START Text to read

Where do Mathematicians Get Inspiration for Pi Formulas?

Here are three more gems presented in chronological order.

Viète and the first infinite product in the history of mathematics (1593)

\begin{align*} \frac{2}{\pi}=\sqrt{\frac{1}{2}}\sqrt{\frac{1}{2}+\frac{1}{2}\sqrt{\frac{1}{2}}} \sqrt{\frac{1}{2}+\frac{1}{2}\sqrt{\frac{1}{2}+\frac{1}{2}\sqrt{\frac{1}{2}}}}\cdots\tag{1} \end{align*}

Here we understand (1) as infinite product \begin{align*} \frac{2}{\pi}=u_1u_2u_3\cdots=\lim_{n\rightarrow\infty}(u_1u_2\cdot u_n) \end{align*} where \begin{align*} u_1=\sqrt{\frac{1}{2}}\qquad\text{and}\qquad u_n=\sqrt{\frac{1}{2}(1+u_{n-1})}\qquad \text{for }n>1 \end{align*}

In 1593 Viète expressed the number $\pi$ as an infinite product, which is the first infinite product in the history of mathematics. His proof was done in the spirit of Archimedes ideas: $\pi$ is the limit of the areas $A_{2n}$ of the regular $2^n$-gons inscribed in the circle of radius one.

The expression (1) is a particular case of a more general formula, given two hundred years later by Euler: \begin{align*} \frac{\sin\theta}{\theta}&=\cos\frac{\theta}{2}\cos\frac{\theta}{4}\cos\frac{\theta}{8}\cdots\cos\frac{\theta}{2^n}\cdots =\lim_{n\rightarrow \infty}(v_1v_2\cdots v_n)\qquad \text{for }\theta\ne 0 \end{align*} where \begin{align*} v_1=\cos\frac{\theta}{2}\qquad\text{and}\qquad v_n=\cos\frac{\theta}{2^n}&=\sqrt{\frac{1}{2}\left(1+\cos\frac{\theta}{2^{n-1}}\right)}\\ &=\sqrt{\frac{1}{2}(1+v_{n-1})} \qquad\text{for}\qquad n>1 \end{align*} The proof of Euler's formula is simple: Applying repetitively the trigonometric identity $$\sin\theta=2\cos\frac{\theta}{2}\sin\frac{\theta}{2}$$ we obtain \begin{align*} \frac{\sin\theta}{\theta}&=\cos\frac{\theta}{2}\cdot\frac{\sin(\theta/2)}{\theta/2} =\cos\frac{\theta}{2}\cos\frac{\theta}{4}\cdot\frac{\sin(\theta/4)}{\theta/4} =\cdots\\ &=\cos\frac{\theta}{2}\cos\frac{\theta}{4}\cos\frac{\theta}{8}\cdot\cos\frac{\theta}{2^n}\frac{\sin(\theta/2^n)}{\theta/2^n} \end{align*} When $n$ tends to infinity, $x=\frac{\theta}{2^n}$ tends to $0$, thus $\frac{\sin x}{x}$ tends to $1$, which proves the claim.

END Text to read
START Given material

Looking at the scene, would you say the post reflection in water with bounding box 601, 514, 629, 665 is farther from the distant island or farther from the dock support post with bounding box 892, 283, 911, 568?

END Given material

Task to carry out: In the pi formulas text, copy the part that opens with "Viète and the" and closes with "of radius one.", swapping every "Viète" for "Vieta".

Task solution:
Vieta and the first infinite product in the history of mathematics (1593)

\begin{align*} \frac{2}{\pi}=\sqrt{\frac{1}{2}}\sqrt{\frac{1}{2}+\frac{1}{2}\sqrt{\frac{1}{2}}} \sqrt{\frac{1}{2}+\frac{1}{2}\sqrt{\frac{1}{2}+\frac{1}{2}\sqrt{\frac{1}{2}}}}\cdots\tag{1} \end{align*}

Here we understand (1) as infinite product \begin{align*} \frac{2}{\pi}=u_1u_2u_3\cdots=\lim_{n\rightarrow\infty}(u_1u_2\cdot u_n) \end{align*} where \begin{align*} u_1=\sqrt{\frac{1}{2}}\qquad\text{and}\qquad u_n=\sqrt{\frac{1}{2}(1+u_{n-1})}\qquad \text{for }n>1 \end{align*}

In 1593 Vieta expressed the number $\pi$ as an infinite product, which is the first infinite product in the history of mathematics. His proof was done in the spirit of Archimedes ideas: $\pi$ is the limit of the areas $A_{2n}$ of the regular $2^n$-gons inscribed in the circle of radius one.